Hâlbuki filmin etkileyici görsel işçiliği, özellikle ışık ve gölgenin ailenin içinde bulunduğu karanlığı pekiştirecek şekilde kullanımı söz konusu sahnelerden çok daha fazla iş başarıyor. Ailenin hayatta kalmak için kendi değerler sistemini üretmesi, özellikle alelade bir tarih öğretmeni ve aile babası olan Paul’ün gözünü kırpmadan insan öldürebilecek bir savaşçıya dönüşmesinin Travis’in kâbuslarından daha dehşetli olduğu kısmen ıskalanıyor. Yine Will’in ailesinin inandırıcılık sınırlarını zorlayan naifliği, Paul’ün yaşadığı ahlaki çöküşü vurgulamak açısından başvurulmuş kolay bir tercihe benziyor.
Senaryodaki bahsedilen kolaycılıklara rağmen, filmin benzeri salgın filmi klişelerine meyletmemesi takdire şayan. Gece Gelen’in insanlarının akıbeti, seyirci nezdinde de en az filmin kahramanlarının gördüğü kadar karanlık.
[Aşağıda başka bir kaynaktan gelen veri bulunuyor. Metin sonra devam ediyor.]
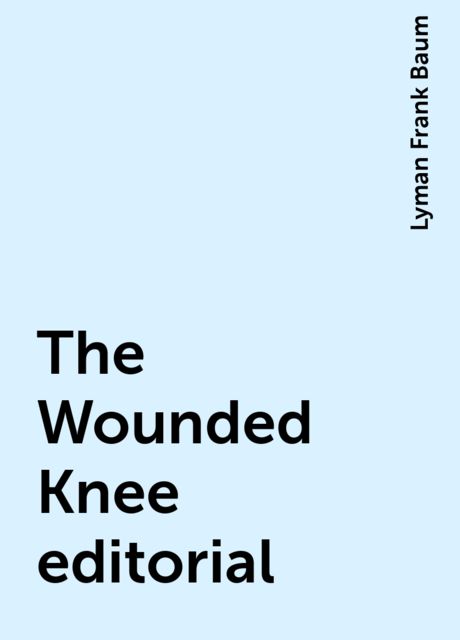 The Wounded Knee editorial, Lyman Frank Baum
Alışıldık olduğu üzere, dünyanın bir ucunda (muhtemelen Amerika’da) hastalığın tedavisi için çalışan bilim adamları yok, metropollerden panik içinde kaçan insan yığınları da. Bildiğimiz anlamdaki insaniyetin bir evin sınırları içinde aşınmasını anlatmak, insanlığın soyunun tükenmekle tehdit edildiği küresel bir hikâyeden hiçbir zaman daha az değersiz olmamalı.